This project was carried out as part of the AI and Applications course in the 2024-2025 academic year. The goal was to predict rainfall for the following day based on weather data from Algeria, using machine learning and deep learning models.
The project aimed to predict whether it would rain the next day (RainTomorrow) using weather data collected between January 2010 and December 2014. The target variable is binary: "Yes" if rainfall is expected to be greater than 1 mm, and "No" otherwise. We applied both traditional machine learning algorithms and deep learning techniques to tackle this problem.
The project began with an extensive analysis of the dataset, which included:
- Handling missing values.
- Identifying strong correlations with the target variable.
- Transforming categorical variables into numerical features.
Several machine learning models were implemented and evaluated, including:
- Logistic Regression
- SVM (Support Vector Machine)
- Random Forest
- K-Nearest Neighbors (K-NN)
- Decision Trees
We explored various deep learning architectures to improve the prediction:
- Simple Fully Connected Networks
- Convolutional Models
- LSTM (Long Short-Term Memory) Models for capturing temporal dependencies in the data.
Evaluation metrics included accuracy, precision, recall, and F1 score, particularly focusing on recall to address the imbalance between the classes.

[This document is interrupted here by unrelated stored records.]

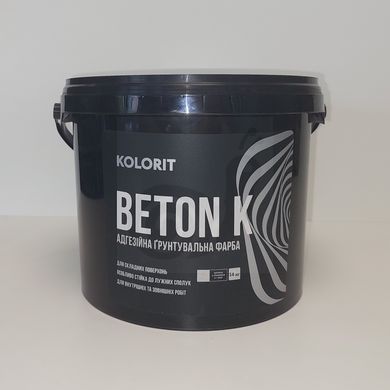 Ґрунтувальна фарба Kolorit Beton K 14 кг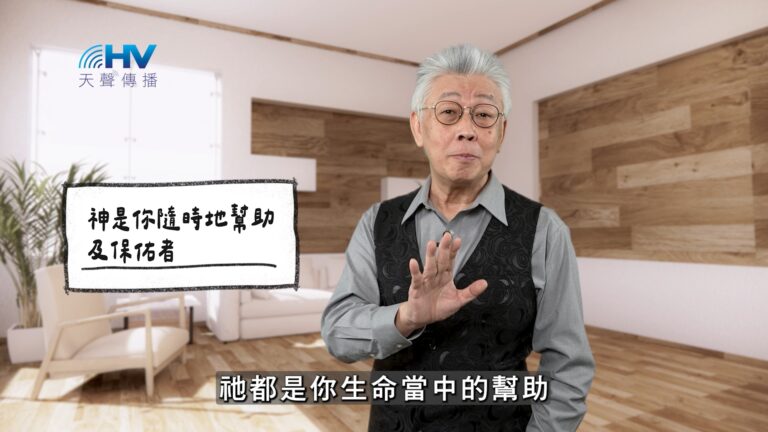 Read more about the article 2026/02/25 恩典365 – 神是你隨時地幫助及保佑者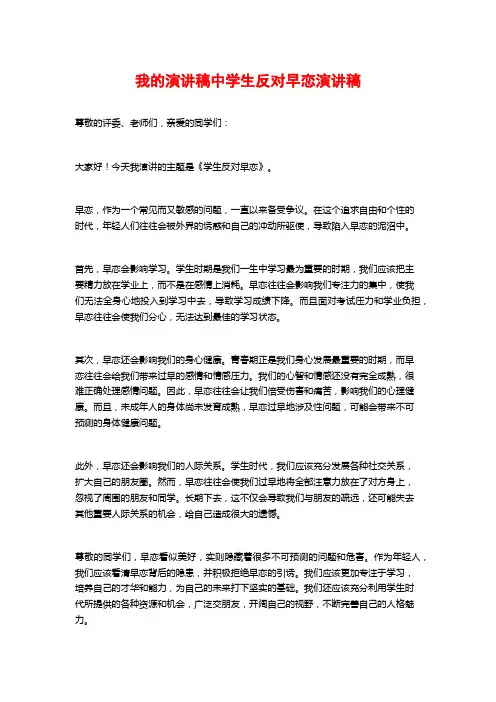 我的演讲稿中学生反对早恋演讲稿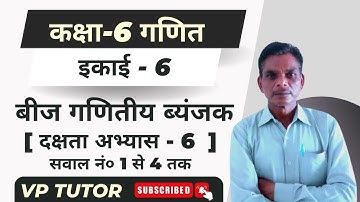 class- 6 Maths|| Chepter- 6 Algebraic equation||Dakshta Abhyas||math solution in hindi by VP tutor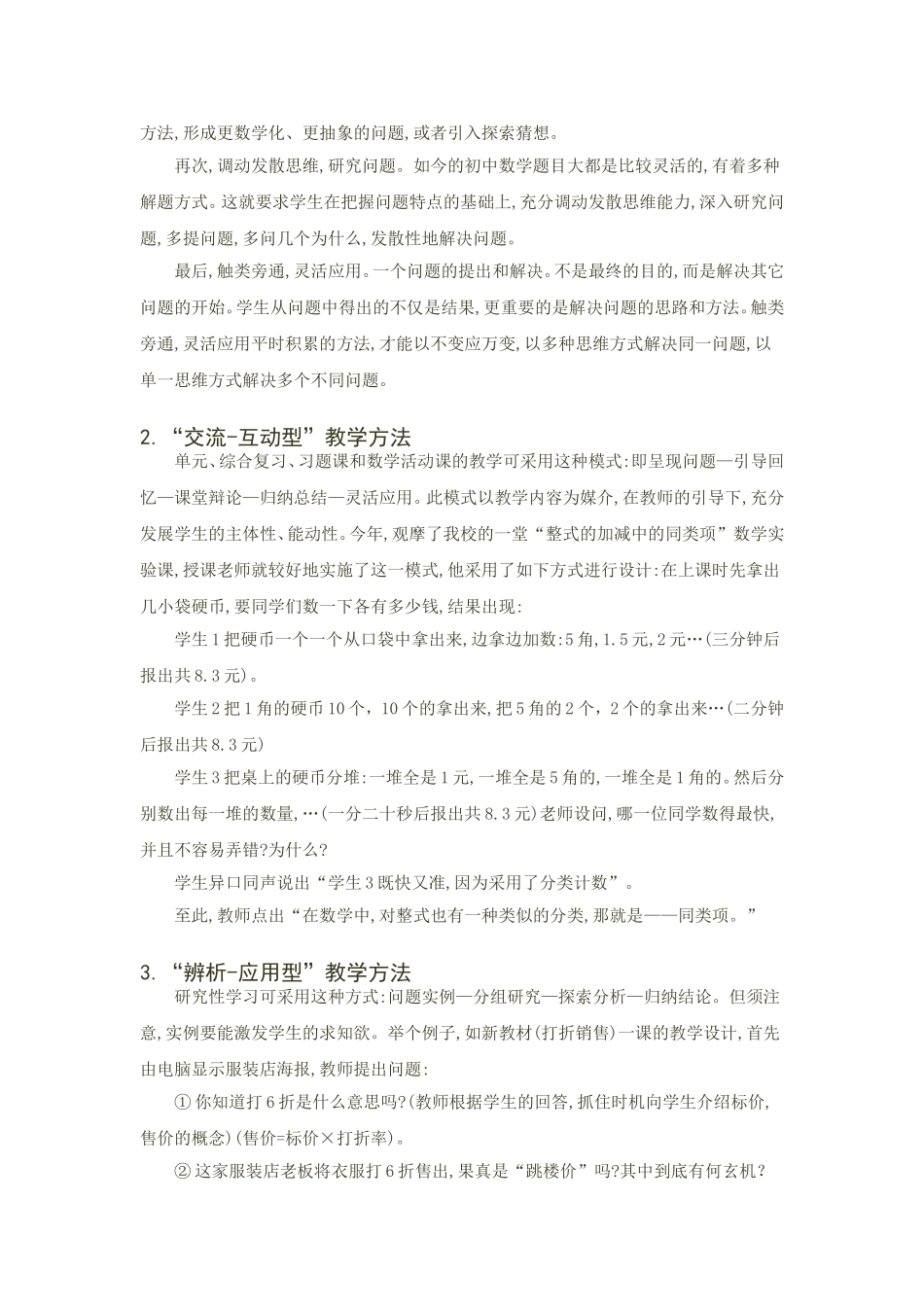 初中数学教学方法的四点创新_第2页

Machine learning models such as Logistic Regression, SVM, and Random Forest demonstrated solid performance in predicting the absence of rain (class 0). However, they struggled to correctly identify rainy days (class 1), as evidenced by the low recall and F1 scores for this class. The class imbalance had a significant impact on performance.

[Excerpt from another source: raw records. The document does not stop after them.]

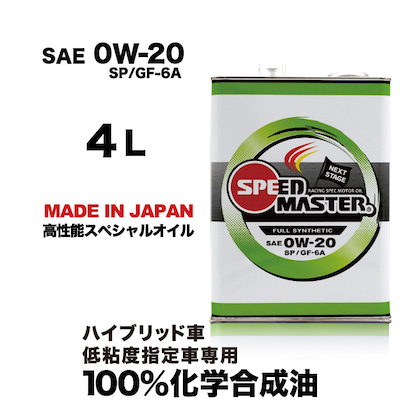 エンジンオイル 0w20 4L 100%化学合成油 0W-20 SP/GF-6A  スピードマスター NEXT STAGE 低粘度指定車　ハイブリッドカー専用　日本製｜spm-motor-oil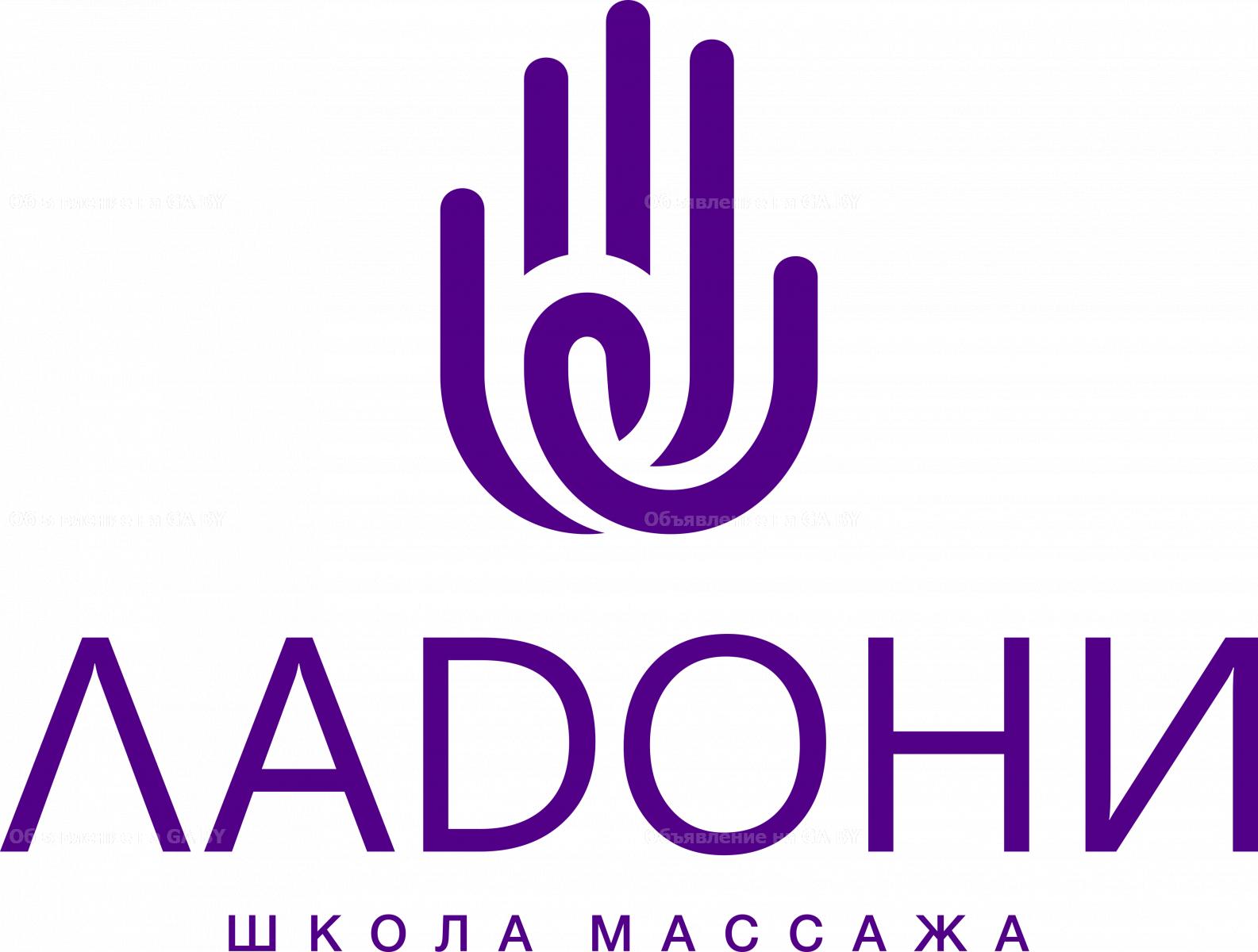 Выполню Школа массажа Ладони в Минске - GA.BY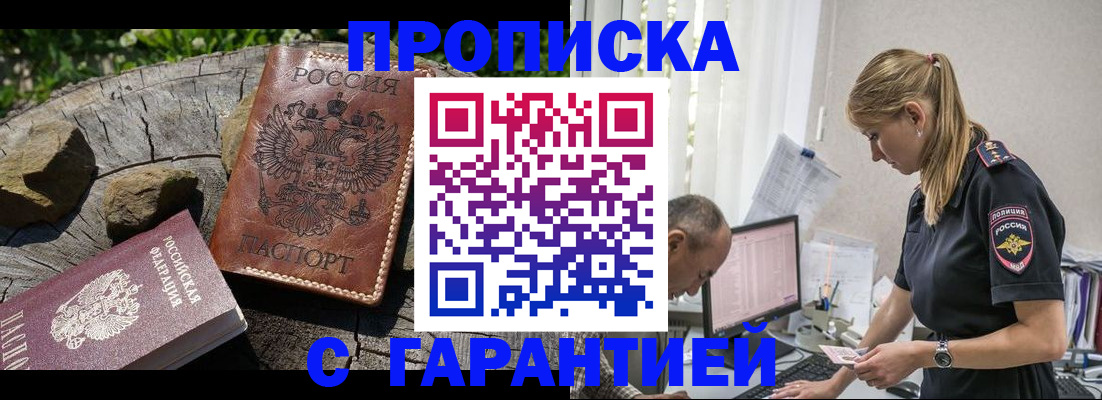 прописка регистрация в Туапсе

Deep learning models, especially LSTM networks, performed better in capturing temporal dependencies, improving recall for rainy days (class 1) compared to machine learning models. However, this came at the cost of reduced overall accuracy, highlighting the trade-off between recall and precision for imbalanced datasets.
In summary, machine learning models performed better for the majority class (no rain), while deep learning models, particularly LSTMs, showed better performance in predicting rainy days. However, both approaches faced challenges with the class imbalance in the dataset.

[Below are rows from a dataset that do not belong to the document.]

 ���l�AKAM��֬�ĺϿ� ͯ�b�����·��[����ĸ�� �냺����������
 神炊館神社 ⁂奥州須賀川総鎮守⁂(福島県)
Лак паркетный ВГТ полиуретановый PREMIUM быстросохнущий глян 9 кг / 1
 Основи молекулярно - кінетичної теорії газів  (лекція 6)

To improve results, further exploration of the following strategies could be valuable:
- Data augmentation to balance the classes.
- Generative Adversarial Networks (GANs) for synthetic data generation.
- Hyperparameter optimization with tools like Optuna to fine-tune models for the specific dataset.
- Data imputation based on seasonality to better handle missing data, especially for features like sunlight, which are consistent year-over-year.
While the current models provide a solid foundation for predicting rainfall, improving the detection of rainy days remains a key challenge, requiring more advanced methods and potentially more balanced datasets.
- Python installed on your machine.
- Libraries such as scikit-learn, PyTorch, and PyTorch Lightning should be installed.
- Use Jupyter or VS Code to run the notebooks.
-
rain-prediction-machine-learning.ipynb
→ Implements machine learning models such as Logistic Regression, SVM, Random Forest, K-NN, and Decision Trees. -
rain-prediction-deep-learning.ipynb
→ Implements deep learning models, including SimpleModel, ConvModel, and LSTMModel, using PyTorch Lightning.
- The LSTM model showed significant improvements in recall for predicting rainy days compared to other models.